La industria musical ha sufrido una notable pérdida en un breve intervalo de tiempo, al despedir a tres destacados músicos internacionales. El primero en fallecer fue Tony Méndez, miembro fundador de la banda Kerigma. Poco después, Jorge Martínez, conocido como Jorge Ilegal, se unió a esta lamentable lista. Por último, Phil Vinall, un influyente productor británico asociado a bandas como Zoé, también falleció.
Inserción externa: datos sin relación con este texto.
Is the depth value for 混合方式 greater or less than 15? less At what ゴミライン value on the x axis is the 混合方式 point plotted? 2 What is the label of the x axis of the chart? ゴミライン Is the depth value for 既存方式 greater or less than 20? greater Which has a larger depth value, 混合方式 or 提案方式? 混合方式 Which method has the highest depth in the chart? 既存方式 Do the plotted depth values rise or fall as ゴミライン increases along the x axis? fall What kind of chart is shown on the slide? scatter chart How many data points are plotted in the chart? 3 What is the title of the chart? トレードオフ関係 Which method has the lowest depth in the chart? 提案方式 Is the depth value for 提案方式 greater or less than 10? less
Estos tres decesos han dado lugar a un fenómeno conocido en el ámbito artístico como la «regla de tres», que postula que la muerte de un artista suele ir acompañada de otras dos en un breve periodo.
Tony Méndez fue inicialmente recordado por su contribución al rock mexicano. Recientemente, había enfrentado problemas de salud que, según informes preliminares, podrían haber influido en su fallecimiento.
Jorge Martínez, quien cumplió 70 años, falleció a causa de un cáncer de páncreas que se le diagnosticó en septiembre. Su muerte se produjo en el Hospital Central de Asturias, donde había estado bajo tratamiento.
Por su parte, Phil Vinall dejó un legado significativo en el rock alternativo, siendo reconocido como uno de los grandes productores en el ámbito musical, tanto en México como a nivel internacional. A los 66 años, su partida también marca el cese de un influyente arquitecto musical.
La pérdida de estos tres exponentes ha conmocionado al sector musical, que se encuentra en un estado de duelo por las contribuciones que todos ellos hicieron al mundo de la música en español. Aunque se están llevando a cabo investigaciones sobre las circunstancias de sus muertes, los aficionados y colegas celebran su legado y recuerdan los momentos que compartieron en el escenario.